+++ Dataset records

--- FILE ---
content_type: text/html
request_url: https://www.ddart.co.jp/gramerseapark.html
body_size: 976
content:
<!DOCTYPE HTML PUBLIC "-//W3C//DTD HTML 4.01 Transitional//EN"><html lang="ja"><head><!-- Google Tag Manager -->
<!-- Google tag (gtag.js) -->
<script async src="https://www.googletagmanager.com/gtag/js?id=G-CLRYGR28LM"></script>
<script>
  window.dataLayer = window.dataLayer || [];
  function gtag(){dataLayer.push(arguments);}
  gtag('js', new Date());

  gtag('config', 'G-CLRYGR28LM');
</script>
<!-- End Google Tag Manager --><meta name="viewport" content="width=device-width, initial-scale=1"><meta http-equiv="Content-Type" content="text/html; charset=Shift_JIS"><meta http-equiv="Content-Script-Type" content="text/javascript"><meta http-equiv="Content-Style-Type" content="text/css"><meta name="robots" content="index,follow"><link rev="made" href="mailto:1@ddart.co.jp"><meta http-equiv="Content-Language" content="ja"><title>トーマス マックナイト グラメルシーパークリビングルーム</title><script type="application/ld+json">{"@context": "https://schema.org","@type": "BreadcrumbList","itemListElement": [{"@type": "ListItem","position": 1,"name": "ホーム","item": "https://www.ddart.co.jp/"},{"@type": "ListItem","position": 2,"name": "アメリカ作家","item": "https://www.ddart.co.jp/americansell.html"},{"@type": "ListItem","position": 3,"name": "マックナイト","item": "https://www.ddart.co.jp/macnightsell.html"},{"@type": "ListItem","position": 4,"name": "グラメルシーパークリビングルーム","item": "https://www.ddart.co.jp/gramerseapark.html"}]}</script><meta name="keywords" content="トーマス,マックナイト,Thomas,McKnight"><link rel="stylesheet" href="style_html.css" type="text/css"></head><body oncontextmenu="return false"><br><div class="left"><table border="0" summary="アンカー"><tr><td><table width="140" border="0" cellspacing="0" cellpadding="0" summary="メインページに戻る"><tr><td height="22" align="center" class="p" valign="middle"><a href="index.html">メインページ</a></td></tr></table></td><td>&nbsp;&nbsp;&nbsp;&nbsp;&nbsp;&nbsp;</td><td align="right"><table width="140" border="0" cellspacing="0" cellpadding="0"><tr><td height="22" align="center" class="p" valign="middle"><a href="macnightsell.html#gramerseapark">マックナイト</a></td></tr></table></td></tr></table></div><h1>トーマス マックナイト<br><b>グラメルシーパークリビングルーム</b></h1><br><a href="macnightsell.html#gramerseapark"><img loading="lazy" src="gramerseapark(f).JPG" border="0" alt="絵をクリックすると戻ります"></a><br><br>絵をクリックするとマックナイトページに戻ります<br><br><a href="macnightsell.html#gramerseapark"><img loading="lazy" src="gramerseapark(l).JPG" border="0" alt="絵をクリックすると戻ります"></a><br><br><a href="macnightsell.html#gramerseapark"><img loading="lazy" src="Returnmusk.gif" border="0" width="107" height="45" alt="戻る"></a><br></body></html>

++++++

Reproduce the data exactly, altering nothing.

§ Exercise response:
--- FILE ---
content_type: text/html
request_url: https://www.ddart.co.jp/gramerseapark.html
body_size: 976
content:
<!DOCTYPE HTML PUBLIC "-//W3C//DTD HTML 4.01 Transitional//EN"><html lang="ja"><head><!-- Google Tag Manager -->
<!-- Google tag (gtag.js) -->
<script async src="https://www.googletagmanager.com/gtag/js?id=G-CLRYGR28LM"></script>
<script>
  window.dataLayer = window.dataLayer || [];
  function gtag(){dataLayer.push(arguments);}
  gtag('js', new Date());

  gtag('config', 'G-CLRYGR28LM');
</script>
<!-- End Google Tag Manager --><meta name="viewport" content="width=device-width, initial-scale=1"><meta http-equiv="Content-Type" content="text/html; charset=Shift_JIS"><meta http-equiv="Content-Script-Type" content="text/javascript"><meta http-equiv="Content-Style-Type" content="text/css"><meta name="robots" content="index,follow"><link rev="made" href="mailto:1@ddart.co.jp"><meta http-equiv="Content-Language" content="ja"><title>トーマス マックナイト グラメルシーパークリビングルーム</title><script type="application/ld+json">{"@context": "https://schema.org","@type": "BreadcrumbList","itemListElement": [{"@type": "ListItem","position": 1,"name": "ホーム","item": "https://www.ddart.co.jp/"},{"@type": "ListItem","position": 2,"name": "アメリカ作家","item": "https://www.ddart.co.jp/americansell.html"},{"@type": "ListItem","position": 3,"name": "マックナイト","item": "https://www.ddart.co.jp/macnightsell.html"},{"@type": "ListItem","position": 4,"name": "グラメルシーパークリビングルーム","item": "https://www.ddart.co.jp/gramerseapark.html"}]}</script><meta name="keywords" content="トーマス,マックナイト,Thomas,McKnight"><link rel="stylesheet" href="style_html.css" type="text/css"></head><body oncontextmenu="return false"><br><div class="left"><table border="0" summary="アンカー"><tr><td><table width="140" border="0" cellspacing="0" cellpadding="0" summary="メインページに戻る"><tr><td height="22" align="center" class="p" valign="middle"><a href="index.html">メインページ</a></td></tr></table></td><td>&nbsp;&nbsp;&nbsp;&nbsp;&nbsp;&nbsp;</td><td align="right"><table width="140" border="0" cellspacing="0" cellpadding="0"><tr><td height="22" align="center" class="p" valign="middle"><a href="macnightsell.html#gramerseapark">マックナイト</a></td></tr></table></td></tr></table></div><h1>トーマス マックナイト<br><b>グラメルシーパークリビングルーム</b></h1><br><a href="macnightsell.html#gramerseapark"><img loading="lazy" src="gramerseapark(f).JPG" border="0" alt="絵をクリックすると戻ります"></a><br><br>絵をクリックするとマックナイトページに戻ります<br><br><a href="macnightsell.html#gramerseapark"><img loading="lazy" src="gramerseapark(l).JPG" border="0" alt="絵をクリックすると戻ります"></a><br><br><a href="macnightsell.html#gramerseapark"><img loading="lazy" src="Returnmusk.gif" border="0" width="107" height="45" alt="戻る"></a><br></body></html>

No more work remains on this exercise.